What you need to do - Which lines of the data below hold "States"? Copy each of them.

Entries taken from a collection -
┌──

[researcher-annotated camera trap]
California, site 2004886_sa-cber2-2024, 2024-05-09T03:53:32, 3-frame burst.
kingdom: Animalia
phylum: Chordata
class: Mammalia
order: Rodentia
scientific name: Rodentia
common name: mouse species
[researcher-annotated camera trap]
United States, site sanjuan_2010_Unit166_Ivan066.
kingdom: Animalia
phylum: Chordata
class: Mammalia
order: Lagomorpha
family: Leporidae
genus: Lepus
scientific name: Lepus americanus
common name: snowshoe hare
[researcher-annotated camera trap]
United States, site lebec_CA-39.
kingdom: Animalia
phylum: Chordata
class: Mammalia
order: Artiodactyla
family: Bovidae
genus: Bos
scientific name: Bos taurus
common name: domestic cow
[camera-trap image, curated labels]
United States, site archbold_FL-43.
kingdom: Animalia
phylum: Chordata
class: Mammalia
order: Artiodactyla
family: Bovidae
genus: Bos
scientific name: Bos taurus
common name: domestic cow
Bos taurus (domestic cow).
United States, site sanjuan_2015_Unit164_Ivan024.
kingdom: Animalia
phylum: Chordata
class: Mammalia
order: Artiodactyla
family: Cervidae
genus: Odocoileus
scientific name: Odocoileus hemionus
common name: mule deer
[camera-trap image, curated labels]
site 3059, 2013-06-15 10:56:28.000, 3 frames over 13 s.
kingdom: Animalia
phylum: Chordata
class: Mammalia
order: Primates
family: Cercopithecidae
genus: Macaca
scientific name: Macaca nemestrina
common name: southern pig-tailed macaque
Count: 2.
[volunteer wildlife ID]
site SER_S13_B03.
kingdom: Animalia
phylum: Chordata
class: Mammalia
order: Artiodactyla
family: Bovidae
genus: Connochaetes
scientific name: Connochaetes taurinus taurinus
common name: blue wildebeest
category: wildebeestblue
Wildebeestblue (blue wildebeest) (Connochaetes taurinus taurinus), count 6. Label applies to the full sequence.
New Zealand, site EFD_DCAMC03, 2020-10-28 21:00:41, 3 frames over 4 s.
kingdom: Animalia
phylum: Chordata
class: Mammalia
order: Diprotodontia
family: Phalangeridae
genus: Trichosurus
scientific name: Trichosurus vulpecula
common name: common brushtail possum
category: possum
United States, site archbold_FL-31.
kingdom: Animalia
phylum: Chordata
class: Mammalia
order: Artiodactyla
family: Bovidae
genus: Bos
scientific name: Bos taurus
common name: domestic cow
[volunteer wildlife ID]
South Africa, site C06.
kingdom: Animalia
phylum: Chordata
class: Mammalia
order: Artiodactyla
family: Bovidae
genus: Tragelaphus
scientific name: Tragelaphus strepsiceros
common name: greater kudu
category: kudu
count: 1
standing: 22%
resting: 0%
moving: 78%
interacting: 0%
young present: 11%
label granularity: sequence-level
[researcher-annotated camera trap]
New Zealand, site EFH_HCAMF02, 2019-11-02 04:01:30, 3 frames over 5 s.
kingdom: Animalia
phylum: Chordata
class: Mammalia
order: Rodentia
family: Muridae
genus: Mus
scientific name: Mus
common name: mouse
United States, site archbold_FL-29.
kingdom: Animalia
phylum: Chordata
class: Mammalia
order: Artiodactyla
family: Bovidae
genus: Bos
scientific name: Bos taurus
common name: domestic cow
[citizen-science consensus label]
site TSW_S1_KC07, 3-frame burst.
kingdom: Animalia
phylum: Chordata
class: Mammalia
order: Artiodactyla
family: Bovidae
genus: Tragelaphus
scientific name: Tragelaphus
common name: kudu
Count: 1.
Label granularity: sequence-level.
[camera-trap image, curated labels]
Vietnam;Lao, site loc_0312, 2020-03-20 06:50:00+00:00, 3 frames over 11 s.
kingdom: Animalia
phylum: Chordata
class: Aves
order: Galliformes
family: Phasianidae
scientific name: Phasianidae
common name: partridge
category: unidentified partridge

└──

Task result -
United States, site sanjuan_2010_Unit166_Ivan066.
United States, site lebec_CA-39.
United States, site archbold_FL-43.
United States, site sanjuan_2015_Unit164_Ivan024.
United States, site archbold_FL-31.
United States, site archbold_FL-29.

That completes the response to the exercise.